*ABOUT THIS TASK*:
From the entries below, write out exactly the lines between the line holding "Tunisian Girl, Blogueuse" and the line holding "Canvas Print root", inclusive, excluding any pictures.

(Short descriptive text snippets)

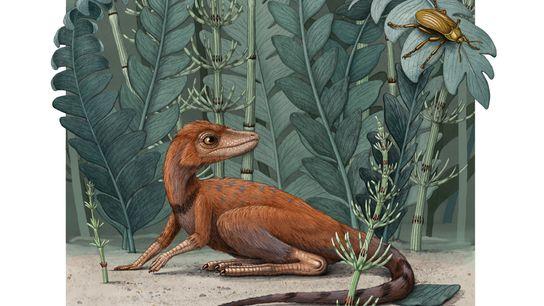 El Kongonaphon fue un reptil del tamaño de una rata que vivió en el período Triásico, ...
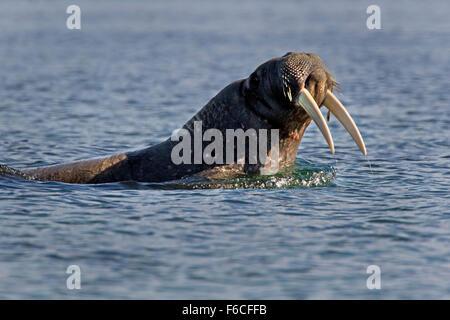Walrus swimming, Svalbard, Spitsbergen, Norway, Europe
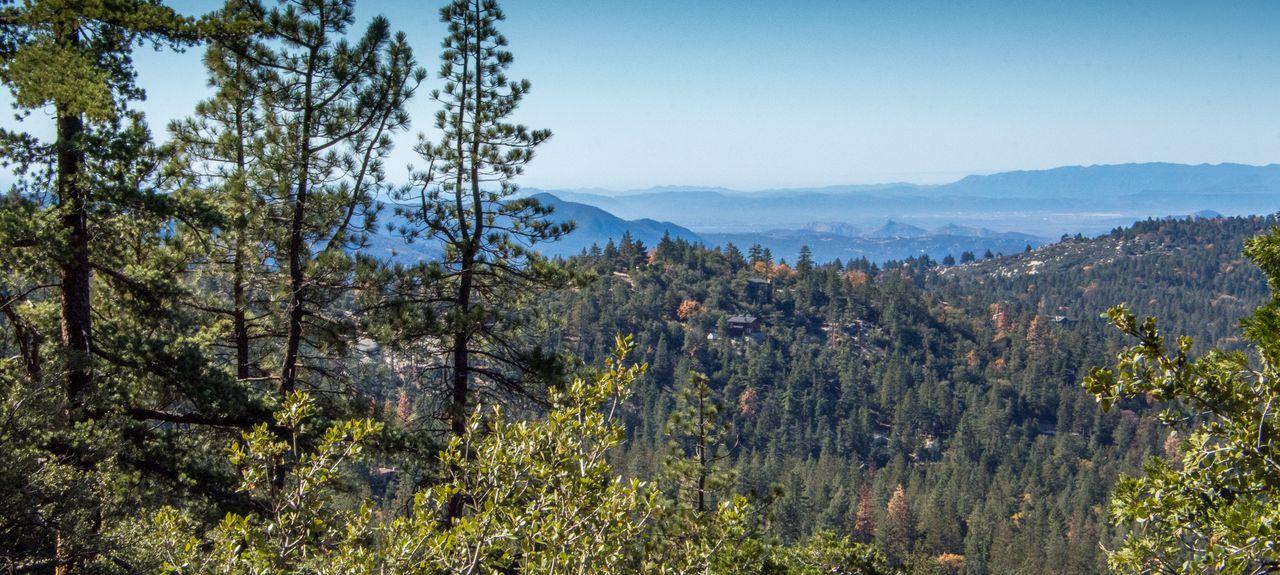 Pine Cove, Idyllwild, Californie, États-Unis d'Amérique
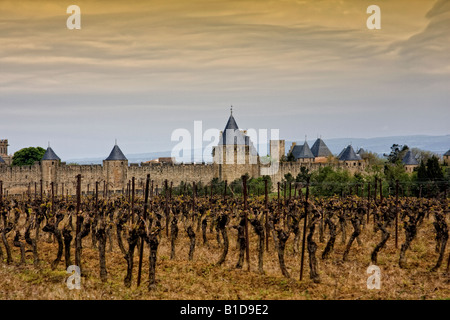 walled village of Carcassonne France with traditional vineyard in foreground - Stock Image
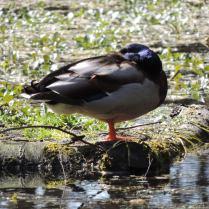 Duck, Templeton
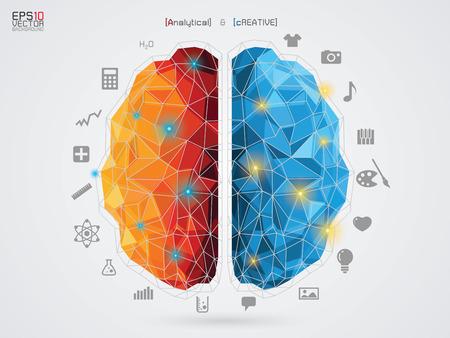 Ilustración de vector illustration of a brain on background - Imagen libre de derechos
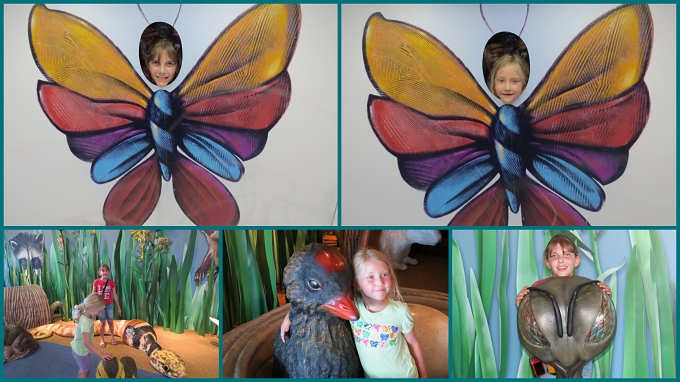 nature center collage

--

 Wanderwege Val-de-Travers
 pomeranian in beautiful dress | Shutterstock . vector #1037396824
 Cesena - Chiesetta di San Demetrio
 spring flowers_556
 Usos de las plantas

...

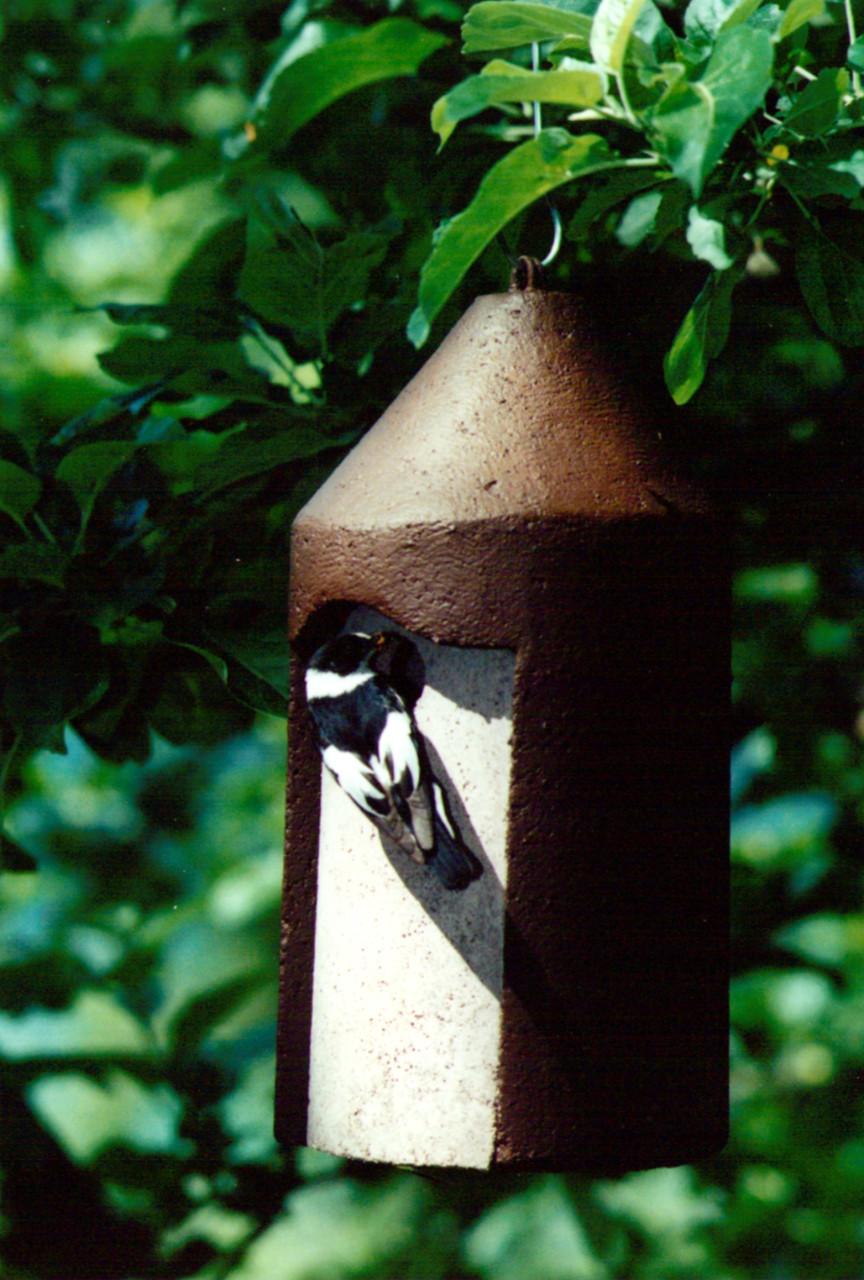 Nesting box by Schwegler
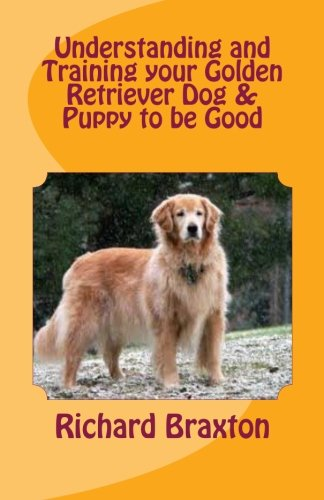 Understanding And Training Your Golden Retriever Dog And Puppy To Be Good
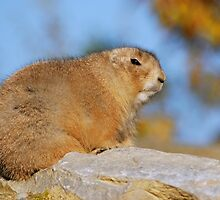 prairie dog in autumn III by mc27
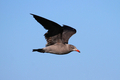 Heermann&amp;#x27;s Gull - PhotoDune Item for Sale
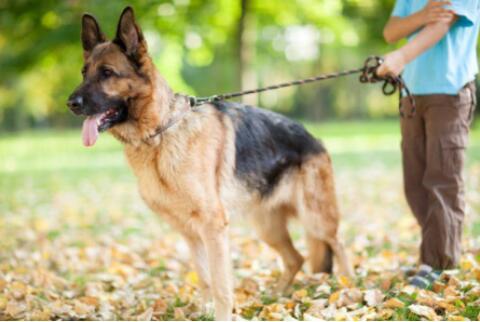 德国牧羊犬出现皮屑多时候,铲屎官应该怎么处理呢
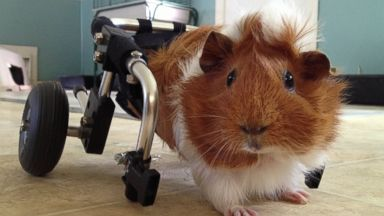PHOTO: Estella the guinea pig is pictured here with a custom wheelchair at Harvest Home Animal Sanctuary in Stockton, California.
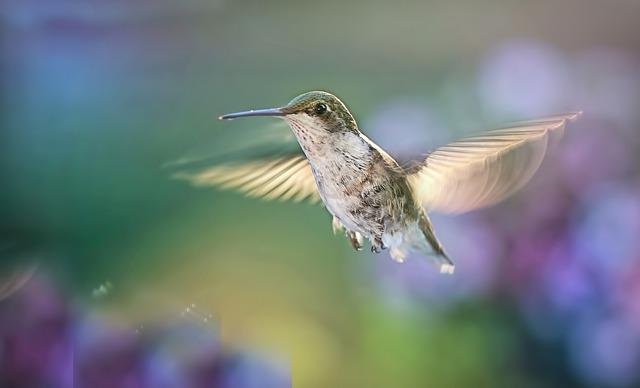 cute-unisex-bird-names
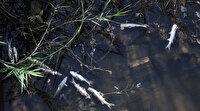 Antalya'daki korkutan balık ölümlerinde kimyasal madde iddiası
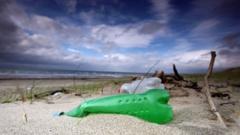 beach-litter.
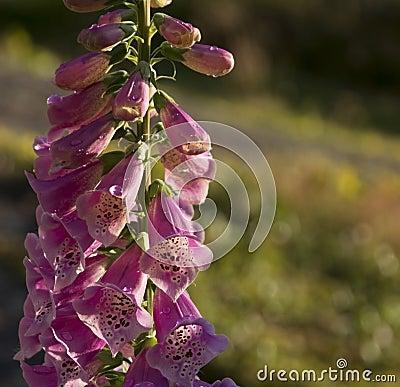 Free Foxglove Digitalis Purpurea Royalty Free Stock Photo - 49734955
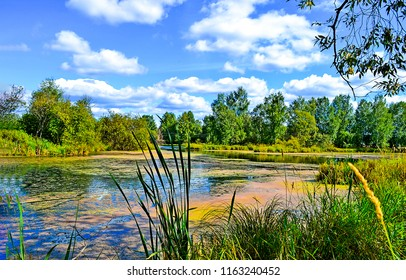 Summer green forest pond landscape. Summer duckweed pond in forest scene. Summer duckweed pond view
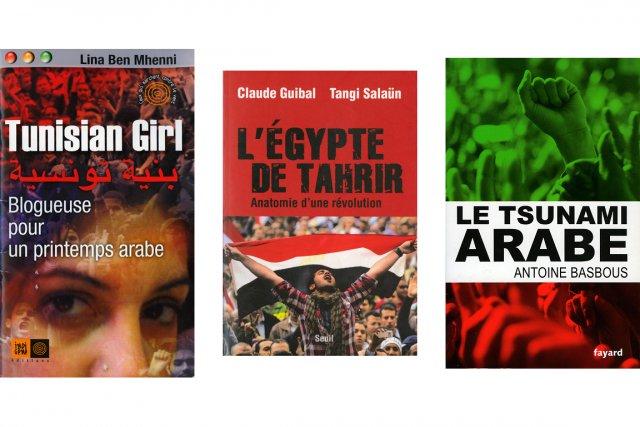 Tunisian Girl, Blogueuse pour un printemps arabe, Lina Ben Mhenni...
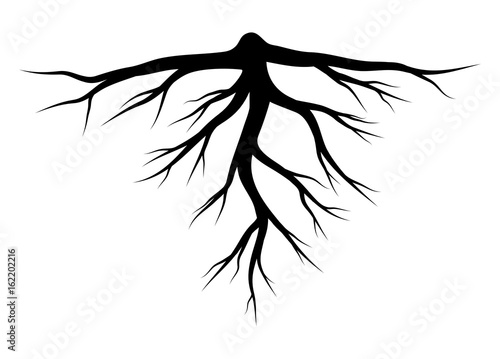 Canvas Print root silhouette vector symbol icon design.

*RESPONSE BELOW*:
 Tunisian Girl, Blogueuse pour un printemps arabe, Lina Ben Mhenni...
 Canvas Print root silhouette vector symbol icon design.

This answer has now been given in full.